# Topic modeling

In [6]:
# !pip install orjson sqlitedict tomotopy nltk

In [7]:
import os
import warnings
warnings.filterwarnings('ignore')
import pandas as pd
from tqdm.auto import tqdm
import orjson
import zlib
import tomotopy as tp
from sqlitedict import SqliteDict
import topicwizard
import random
import logging
logging.basicConfig(format='%(asctime)s : %(levelname)s : %(message)s')

In [8]:
# corpus
path_corpus=os.path.expanduser('~/ppa_data/solrcorpus2')
path_metadata = os.path.join(path_corpus, 'metadata.csv')
path_pages = os.path.join(path_corpus, 'corpus.sqlitedict')

In [9]:
# Read metadata
# df_metadata = pd.read_csv(path_metadata).fillna('').set_index('work_id')
# df_metadata

In [10]:
def encode_cache(x): return sqlite3.Binary(zlib.compress(orjson.dumps(x)))
def decode_cache(x): return orjson.loads(zlib.decompress(bytes(x)))
def get_pages_db():
    return SqliteDict(path_pages, flag='r', tablename='texts', encode=encode_cache, decode=decode_cache)
def get_meta_db():
    return SqliteDict(path_pages, flag='r', tablename='metadata', encode=encode_cache, decode=decode_cache)

In [87]:
from collections import Counter
CLUSTER_KEY='cluster_id_s'

def iter_pages(lim=None,min_num_words=None,max_pages_per_doc=None,max_pages_per_cluster=None, collections={}):
    num=0
    clustercounts=Counter()
    breaknow=False
    with get_pages_db() as db, get_meta_db() as mdb:
        for work_id in tqdm(list(db.keys()),desc='Iterating works',position=0):
            if breaknow: break

            meta = mdb[work_id]
            if collections and not set(meta['collections']) & set(collections):
                continue
            pages = db[work_id]
            cluster = meta.get(CLUSTER_KEY,work_id)

            if min_num_words:
                pages = [d for d in pages if len(d['page_tokens'])>=min_num_words]

            if max_pages_per_doc:
                random.shuffle(pages)
                pages=pages[:max_pages_per_doc]

            pbar2=tqdm(pages,desc='Iterating pages',position=1,disable=True)
            for page in pbar2:
                if not max_pages_per_cluster or clustercounts[cluster]<max_pages_per_cluster:
                    yield dict(
                        work_cluster = cluster,
                        **page
                    )

**Short task 1:**
Reproduce the topic modeling code, starting at "path_metadata = os.path.join(path_corpus, 'metadata.csv')" and ending at "tablename='texts', encode=encode_cache, decode=decode_cache)".
**Short task 2:**
Carry on the topic modeling code from the point where it stops.

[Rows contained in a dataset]

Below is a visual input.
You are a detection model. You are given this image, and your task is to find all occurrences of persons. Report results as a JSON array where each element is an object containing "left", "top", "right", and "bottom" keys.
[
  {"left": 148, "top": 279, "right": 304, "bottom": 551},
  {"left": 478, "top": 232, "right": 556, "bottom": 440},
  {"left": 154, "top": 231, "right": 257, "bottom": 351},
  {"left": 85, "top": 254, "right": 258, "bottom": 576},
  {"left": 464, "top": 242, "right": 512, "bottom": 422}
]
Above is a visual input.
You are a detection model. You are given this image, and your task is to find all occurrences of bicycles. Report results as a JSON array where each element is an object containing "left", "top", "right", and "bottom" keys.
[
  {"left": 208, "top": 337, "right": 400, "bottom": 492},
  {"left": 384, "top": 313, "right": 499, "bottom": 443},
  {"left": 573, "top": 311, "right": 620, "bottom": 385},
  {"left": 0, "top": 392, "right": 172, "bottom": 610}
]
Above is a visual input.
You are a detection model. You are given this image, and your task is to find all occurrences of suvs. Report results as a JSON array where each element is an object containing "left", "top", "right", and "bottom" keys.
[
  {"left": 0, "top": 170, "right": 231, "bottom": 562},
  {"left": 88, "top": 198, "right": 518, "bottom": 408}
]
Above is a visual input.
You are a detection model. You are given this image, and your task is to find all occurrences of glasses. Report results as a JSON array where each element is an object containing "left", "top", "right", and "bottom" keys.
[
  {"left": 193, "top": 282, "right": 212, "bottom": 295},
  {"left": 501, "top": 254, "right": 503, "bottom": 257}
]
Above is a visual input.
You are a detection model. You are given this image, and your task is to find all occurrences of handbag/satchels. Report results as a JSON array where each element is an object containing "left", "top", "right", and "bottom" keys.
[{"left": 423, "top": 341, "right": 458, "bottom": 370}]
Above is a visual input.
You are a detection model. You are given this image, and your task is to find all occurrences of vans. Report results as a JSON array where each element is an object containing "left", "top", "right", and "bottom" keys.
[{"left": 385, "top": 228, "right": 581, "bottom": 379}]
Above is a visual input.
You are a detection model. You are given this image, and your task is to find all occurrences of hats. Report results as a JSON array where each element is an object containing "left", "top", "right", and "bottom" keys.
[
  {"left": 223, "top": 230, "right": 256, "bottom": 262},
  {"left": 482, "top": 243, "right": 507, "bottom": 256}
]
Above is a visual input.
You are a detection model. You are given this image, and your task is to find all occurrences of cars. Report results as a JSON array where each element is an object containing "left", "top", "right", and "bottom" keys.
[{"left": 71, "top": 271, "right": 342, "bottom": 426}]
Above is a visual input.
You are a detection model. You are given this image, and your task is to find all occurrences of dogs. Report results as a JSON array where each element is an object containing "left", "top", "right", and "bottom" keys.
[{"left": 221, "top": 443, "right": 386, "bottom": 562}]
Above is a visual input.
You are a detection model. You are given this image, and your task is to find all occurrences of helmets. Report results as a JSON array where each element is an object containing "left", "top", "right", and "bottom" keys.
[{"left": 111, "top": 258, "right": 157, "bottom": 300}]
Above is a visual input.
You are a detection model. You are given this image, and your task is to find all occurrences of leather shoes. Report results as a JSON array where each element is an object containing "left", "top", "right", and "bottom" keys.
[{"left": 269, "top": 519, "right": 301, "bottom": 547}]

**Answer 1:**
path_metadata = os.path.join(path_corpus, 'metadata.csv')
path_pages = os.path.join(path_corpus, 'corpus.sqlitedict')

In [9]:
# Read metadata
# df_metadata = pd.read_csv(path_metadata).fillna('').set_index('work_id')
# df_metadata

In [10]:
def encode_cache(x): return sqlite3.Binary(zlib.compress(orjson.dumps(x)))
def decode_cache(x): return orjson.loads(zlib.decompress(bytes(x)))
def get_pages_db():
    return SqliteDict(path_pages, flag='r', tablename='texts', encode=encode_cache, decode=decode_cache)

**Answer 2:**
                    clustercounts[cluster]+=1
                    num+=1
                    if lim and num>=lim:
                        breaknow=True
                        break
            pbar2.close()

def iter_corpus(lim=None,max_pages_per_doc=25,**kwargs):
    yield from iter_pages(lim=lim,min_num_words=25,collections={'Literary','Linguistic'},max_pages_per_doc=max_pages_per_doc,**kwargs)

def iter_sample(lim=None):
    yield from iter_corpus(lim=lim, max_pages_per_cluster=25, max_pages_per_doc=25)

# next(iter_pages(collections=['Linguistic']))
# for x in iter_pages(max_pages_per_cluster=1): pass
# for i,x in enumerate(iter_corpus()): pass
# i
# next(iter_corpus())

In [88]:
import nltk
from nltk.corpus import stopwords as stops
stopwords = set(stops.words('english'))
def clean_toks(toks):
    return [tok for tok in toks if len(tok)>3 and tok not in stopwords]

In [95]:
def topic_model(ntopic=50, force=False, niter=100):
    fn=f'data.tomotopy.model.ntopic={ntopic}.bin'
    fnindex=fn+'.index.json'
    if force or not os.path.exists(fn) or not os.path.exists(fnindex):
        mdl = tp.LDAModel(k=50)
        docd={}
        for page in iter_sample():
            toks = clean_toks(page['page_tokens'])
            docd[page['page_id']] = mdl.add_doc(toks)

        def getdesc():
            return f'Training model (ndocs={len(docd)}, log-likelihood = {mdl.ll_per_word:.4})')
        pbar=tqdm(list(range(0, niter, 10)),desc=getdesc(),position=0)
        for i in pbar:
            pbar.set_description(getdesc())
            mdl.train(10)
        mdl.save(fn)
        with open(fnindex,'wb') as of:
            of.write(orjson.dumps(docd))
    else:
        mdl = tp.LDAModel.load(fn)
        with open(fnindex,'rb') as f:
            docd=orjson.loads(f.read())

    mdl.summary()
    return mdl,docd

In [96]:
mdl,docd = topic_model(force=False)

Iterating works: 100%|██████████| 6319/6319 [03:14<00:00, 32.46it/s]
Training model (ndocs=102248, log-likelihood = -10.4): 100%|██████████| 10/10 [02:29<00:00, 14.90s/it]


<Basic Info>
| LDAModel (current version: 0.12.5)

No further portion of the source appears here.